Segnitz doesn’t get any help from his bandmates, who attempt to riff furiously behind him, though Meldal-Johnsen, as good a pedigree as he may have, chooses instead to condense them into a compressed bed for the vocal stiffness. Though guitarist Ryan Wilson had some tasteful, evocative guitar work on Beartrap Island, he’s a supporting player here, a sideman to Segnitz’s mumbles and synth washes. The resulting product is work by a band that sounds chilly, impersonal and completely incidental. Though things get somewhat interesting with “Surrender,” its frantic rhythm recalling Bowie’s “African Night Flight,” the damage has already been done, the song sounding like the band trying too hard compared with the rest of the record; the The Final Cut sax solo in “Carrier” is the nail in its coffin.
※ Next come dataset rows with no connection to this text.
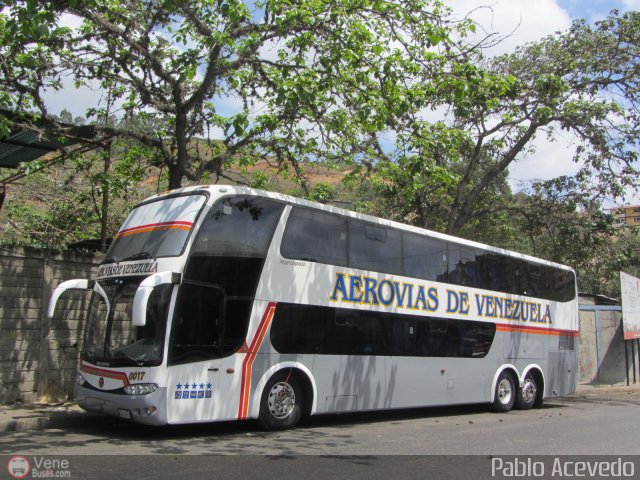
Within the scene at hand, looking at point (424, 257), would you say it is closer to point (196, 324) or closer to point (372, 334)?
point (372, 334)

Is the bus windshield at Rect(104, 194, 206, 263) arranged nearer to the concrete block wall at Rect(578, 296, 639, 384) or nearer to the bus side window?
the bus side window

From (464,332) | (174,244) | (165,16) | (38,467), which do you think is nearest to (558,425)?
(464,332)

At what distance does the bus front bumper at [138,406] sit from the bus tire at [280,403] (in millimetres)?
1683

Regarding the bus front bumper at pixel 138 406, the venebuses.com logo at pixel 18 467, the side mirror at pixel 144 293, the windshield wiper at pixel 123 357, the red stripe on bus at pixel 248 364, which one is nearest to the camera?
the venebuses.com logo at pixel 18 467

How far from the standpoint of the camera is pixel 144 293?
720 cm

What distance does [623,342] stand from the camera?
2355cm

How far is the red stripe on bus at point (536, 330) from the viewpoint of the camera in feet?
43.7

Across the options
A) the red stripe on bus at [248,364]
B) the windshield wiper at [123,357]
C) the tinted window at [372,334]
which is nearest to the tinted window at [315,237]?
the tinted window at [372,334]

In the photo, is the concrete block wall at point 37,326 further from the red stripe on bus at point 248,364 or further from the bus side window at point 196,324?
the red stripe on bus at point 248,364

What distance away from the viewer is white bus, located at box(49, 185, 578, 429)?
7895 mm

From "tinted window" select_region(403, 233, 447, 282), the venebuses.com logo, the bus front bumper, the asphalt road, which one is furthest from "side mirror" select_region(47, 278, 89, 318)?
"tinted window" select_region(403, 233, 447, 282)

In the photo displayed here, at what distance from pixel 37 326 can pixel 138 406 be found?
376 centimetres

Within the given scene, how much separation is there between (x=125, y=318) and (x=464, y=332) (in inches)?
282

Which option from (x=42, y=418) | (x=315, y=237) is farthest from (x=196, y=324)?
(x=42, y=418)
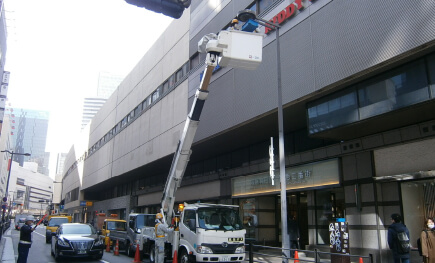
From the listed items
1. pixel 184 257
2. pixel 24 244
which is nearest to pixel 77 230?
pixel 24 244

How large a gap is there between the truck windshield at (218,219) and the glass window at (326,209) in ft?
17.9

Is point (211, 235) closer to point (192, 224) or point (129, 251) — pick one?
point (192, 224)

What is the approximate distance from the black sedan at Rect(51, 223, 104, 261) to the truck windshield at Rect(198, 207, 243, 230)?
5488mm

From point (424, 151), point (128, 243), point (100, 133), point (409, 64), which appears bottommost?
point (128, 243)

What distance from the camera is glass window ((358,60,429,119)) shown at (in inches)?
424

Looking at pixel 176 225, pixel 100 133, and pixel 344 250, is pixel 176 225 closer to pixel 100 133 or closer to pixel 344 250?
pixel 344 250

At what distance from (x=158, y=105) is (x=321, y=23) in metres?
18.5

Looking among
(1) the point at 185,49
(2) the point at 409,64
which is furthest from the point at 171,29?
(2) the point at 409,64

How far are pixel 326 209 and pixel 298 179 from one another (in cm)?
194

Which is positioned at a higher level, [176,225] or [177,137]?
[177,137]

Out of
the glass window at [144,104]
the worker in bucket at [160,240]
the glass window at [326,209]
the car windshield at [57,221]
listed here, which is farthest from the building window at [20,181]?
the glass window at [326,209]

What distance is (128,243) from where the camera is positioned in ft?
61.6

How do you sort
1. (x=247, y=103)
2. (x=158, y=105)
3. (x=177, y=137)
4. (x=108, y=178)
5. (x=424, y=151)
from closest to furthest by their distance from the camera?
(x=424, y=151)
(x=247, y=103)
(x=177, y=137)
(x=158, y=105)
(x=108, y=178)

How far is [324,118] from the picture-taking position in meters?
14.0
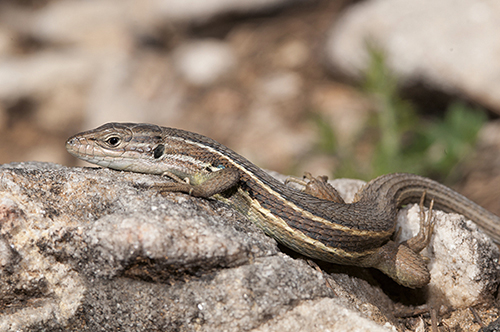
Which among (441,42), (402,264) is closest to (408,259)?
(402,264)

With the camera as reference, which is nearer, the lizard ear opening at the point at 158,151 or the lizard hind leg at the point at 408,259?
the lizard hind leg at the point at 408,259

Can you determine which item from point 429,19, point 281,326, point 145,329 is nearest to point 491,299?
point 281,326

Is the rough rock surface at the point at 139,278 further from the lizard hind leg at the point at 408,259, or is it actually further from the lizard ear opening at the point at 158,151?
the lizard hind leg at the point at 408,259

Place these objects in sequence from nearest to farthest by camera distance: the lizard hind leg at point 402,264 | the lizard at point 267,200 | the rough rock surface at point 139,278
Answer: the rough rock surface at point 139,278
the lizard at point 267,200
the lizard hind leg at point 402,264

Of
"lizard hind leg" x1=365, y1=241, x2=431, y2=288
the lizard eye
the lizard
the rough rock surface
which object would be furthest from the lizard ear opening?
"lizard hind leg" x1=365, y1=241, x2=431, y2=288

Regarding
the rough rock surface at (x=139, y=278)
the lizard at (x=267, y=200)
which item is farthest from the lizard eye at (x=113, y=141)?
the rough rock surface at (x=139, y=278)

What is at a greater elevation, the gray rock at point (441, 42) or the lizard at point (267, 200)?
the gray rock at point (441, 42)

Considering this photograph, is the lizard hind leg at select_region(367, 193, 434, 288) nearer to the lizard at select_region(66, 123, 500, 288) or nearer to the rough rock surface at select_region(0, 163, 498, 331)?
the lizard at select_region(66, 123, 500, 288)
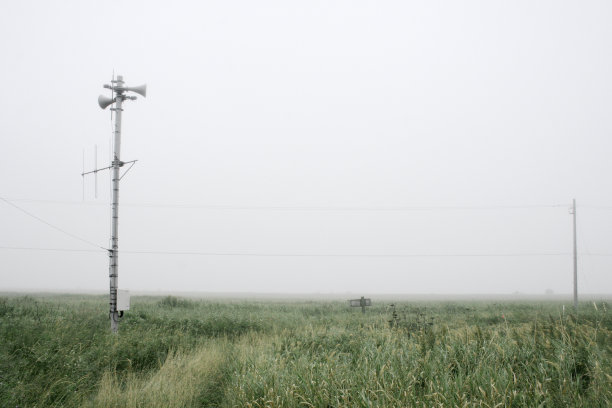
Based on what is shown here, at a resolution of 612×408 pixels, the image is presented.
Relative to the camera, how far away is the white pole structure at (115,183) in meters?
11.4

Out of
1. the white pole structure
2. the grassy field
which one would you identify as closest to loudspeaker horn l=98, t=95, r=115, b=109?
the white pole structure

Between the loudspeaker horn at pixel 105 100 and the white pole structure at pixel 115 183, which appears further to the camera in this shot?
the loudspeaker horn at pixel 105 100

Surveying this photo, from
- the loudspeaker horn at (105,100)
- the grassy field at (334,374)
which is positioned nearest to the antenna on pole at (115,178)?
the loudspeaker horn at (105,100)

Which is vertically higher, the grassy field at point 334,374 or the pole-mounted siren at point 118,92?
the pole-mounted siren at point 118,92

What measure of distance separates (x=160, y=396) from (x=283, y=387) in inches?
77.9

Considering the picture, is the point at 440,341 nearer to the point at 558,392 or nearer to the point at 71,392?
the point at 558,392

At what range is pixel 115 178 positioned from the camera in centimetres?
1189

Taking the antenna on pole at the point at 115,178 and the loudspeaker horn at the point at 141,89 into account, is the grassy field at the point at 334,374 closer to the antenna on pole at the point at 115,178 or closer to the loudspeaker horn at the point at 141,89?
the antenna on pole at the point at 115,178

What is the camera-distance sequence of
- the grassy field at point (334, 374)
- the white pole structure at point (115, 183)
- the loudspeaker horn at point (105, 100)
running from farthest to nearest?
the loudspeaker horn at point (105, 100)
the white pole structure at point (115, 183)
the grassy field at point (334, 374)

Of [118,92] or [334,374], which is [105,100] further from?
[334,374]

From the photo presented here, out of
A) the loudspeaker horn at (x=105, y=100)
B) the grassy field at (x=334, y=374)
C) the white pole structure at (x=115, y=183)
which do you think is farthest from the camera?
the loudspeaker horn at (x=105, y=100)

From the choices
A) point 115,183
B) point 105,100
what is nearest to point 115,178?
point 115,183

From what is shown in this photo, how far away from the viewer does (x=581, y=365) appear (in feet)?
19.0

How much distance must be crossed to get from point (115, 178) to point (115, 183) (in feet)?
0.54
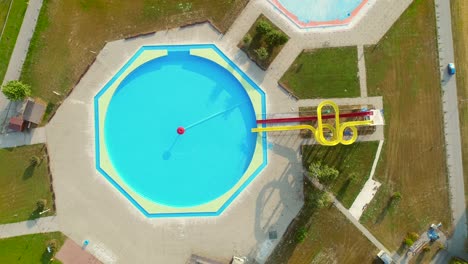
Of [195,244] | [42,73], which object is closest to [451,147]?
[195,244]

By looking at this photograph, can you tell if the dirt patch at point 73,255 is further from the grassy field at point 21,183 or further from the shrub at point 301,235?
the shrub at point 301,235

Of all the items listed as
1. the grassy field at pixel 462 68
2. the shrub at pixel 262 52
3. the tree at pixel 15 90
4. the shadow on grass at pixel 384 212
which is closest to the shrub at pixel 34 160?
the tree at pixel 15 90

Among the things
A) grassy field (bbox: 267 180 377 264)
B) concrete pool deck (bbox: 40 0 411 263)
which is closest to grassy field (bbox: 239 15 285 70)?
concrete pool deck (bbox: 40 0 411 263)

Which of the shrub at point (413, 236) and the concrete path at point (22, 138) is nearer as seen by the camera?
the concrete path at point (22, 138)

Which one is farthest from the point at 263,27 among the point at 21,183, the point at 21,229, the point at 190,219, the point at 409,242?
the point at 21,229

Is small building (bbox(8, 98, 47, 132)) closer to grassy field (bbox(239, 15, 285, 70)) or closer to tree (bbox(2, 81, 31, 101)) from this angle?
tree (bbox(2, 81, 31, 101))

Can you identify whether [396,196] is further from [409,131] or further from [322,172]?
[322,172]

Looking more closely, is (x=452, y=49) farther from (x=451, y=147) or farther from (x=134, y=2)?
(x=134, y=2)
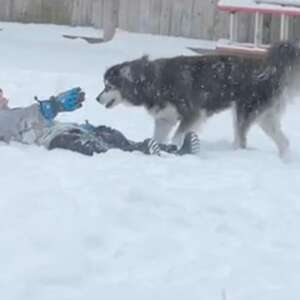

Visitation is a failed gamble, leaving the band seemingly lost between games of rock influence tug-of-war; the title track, with its staccato vocals and precious electronics isn’t angry and suburban enough to be Linkin Park and “Melachite”‘s wall-of-sound is nowhere near hairy enough to be compared even to labelmates Silversun Pickups. “Planchette” is sullen but not as stark as ’80s Peter Gabriel and “Reservoir” is nowhere near aggressive enough to be Nine Inch Nails, Killing Joke or even Stabbing Westward. Visitation’s big score, in the end, is an arousal of the suspicion that, like fellow L.A. rockers the Airborne Toxic Event, Division Day are a carefully re-tooled, focus group-approved brand of CW-friendly Dark Indie Lite that I will be all too glad to forget.